Potassium - Argon dating : Used for determining the age of older fossils (like hominids) – half life of 40 K is 1.3 × 109 changing into Argon.

Fossil forests :

Preserved and protected areas containing fossils of different ages.

  • 50 million years old - Deccan forest in Mandla district of M.P.
  • 100 million years old - Raj Mahal forest, Santhal Pargana district of Jharkhand
  • 250 million years old - Coal forest of Orissa
  • 20 million years old - National fossil park, Tiruvakkarai in South Arcot district, Tamil Nadu.

Mass Extinction :

Since beginning many species evolved and got extinct (in fact only 1% is living) Sometimes it occured suddenly at large scale, (most recently dinosaurs about 60 million years ago) the reason is still a mystry.

High concentration of irridium (rare on the earth) in a thin layer below surface soil (60 million years old) is present in meteorites. This suggests that some comet or meteorites hit the earth around that time. The energy equal to several thousand hydrogen bombs would have been the reason for mass extinction. Alternate hypothesis is global cooling .

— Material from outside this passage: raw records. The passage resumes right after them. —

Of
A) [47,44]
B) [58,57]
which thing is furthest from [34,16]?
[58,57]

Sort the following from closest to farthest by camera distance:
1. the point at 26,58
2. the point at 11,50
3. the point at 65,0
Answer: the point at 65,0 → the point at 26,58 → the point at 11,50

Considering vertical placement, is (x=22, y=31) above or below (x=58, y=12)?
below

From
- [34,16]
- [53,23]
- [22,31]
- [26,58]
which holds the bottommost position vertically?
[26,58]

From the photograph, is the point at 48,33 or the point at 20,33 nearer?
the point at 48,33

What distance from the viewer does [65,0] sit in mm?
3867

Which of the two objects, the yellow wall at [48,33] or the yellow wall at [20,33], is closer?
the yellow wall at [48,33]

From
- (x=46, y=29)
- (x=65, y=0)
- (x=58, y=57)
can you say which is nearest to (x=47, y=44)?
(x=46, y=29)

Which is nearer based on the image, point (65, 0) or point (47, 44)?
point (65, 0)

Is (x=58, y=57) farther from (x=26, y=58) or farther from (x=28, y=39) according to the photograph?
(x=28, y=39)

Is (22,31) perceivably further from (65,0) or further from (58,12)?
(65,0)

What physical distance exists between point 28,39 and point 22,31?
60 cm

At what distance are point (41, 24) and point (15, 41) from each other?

Fossil History of Horse : Credit to Prof. Marsh (1879) of Yale University for complete work.

Formation of Fossils

Fig.3.3: Depicting evolution of the horse with related rock strata and changes in digits and teeth.

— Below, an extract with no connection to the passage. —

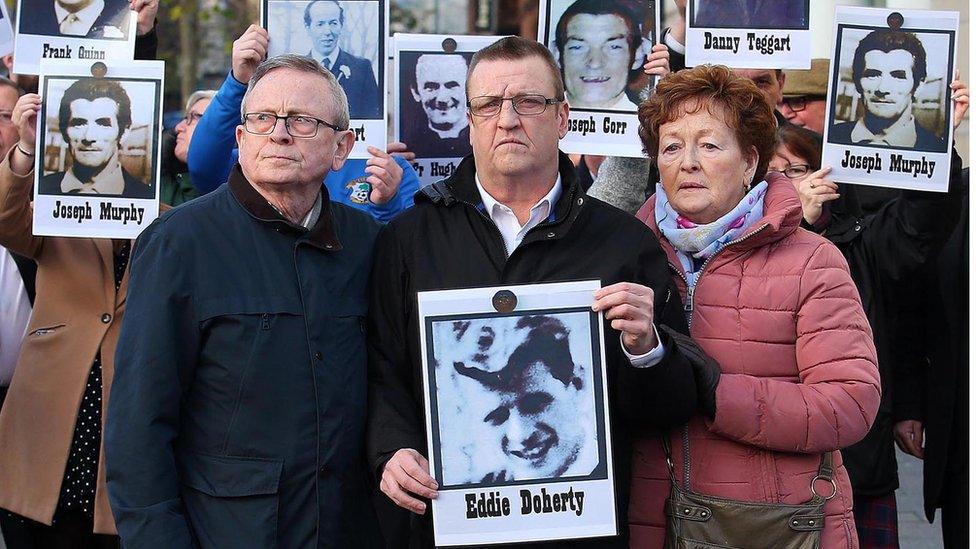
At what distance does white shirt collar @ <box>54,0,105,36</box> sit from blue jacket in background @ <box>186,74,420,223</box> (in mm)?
678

The ancestor of present horses arose about 5 crore years ago (Eocene epoch) in North America. First was Eohippus (or Hyracotherium) the ‘dawn horse’ (40 cm high like a fox); four complete digits (2,3,4 and 5), first digit as splint bone. Mesophippus, (Oligocene); 60 cm; 1st and 5th digits as splint bone Merychippus (or Miohippus), the ‘ruminating horse’, (Miocene epoch); 100 cm; 3 digits; only middle toe touching the ground Pliohippus (Pleshippus) Pliocene epoch; 120 cm; first ‘one toed horse’ like a modern pony. Equus (Modern horse) Pleistocene epoch; 9-10 lakh year ago; 150 cm; long head and long neck for better perception of enemies; legs more adapted for fast running on hard ground.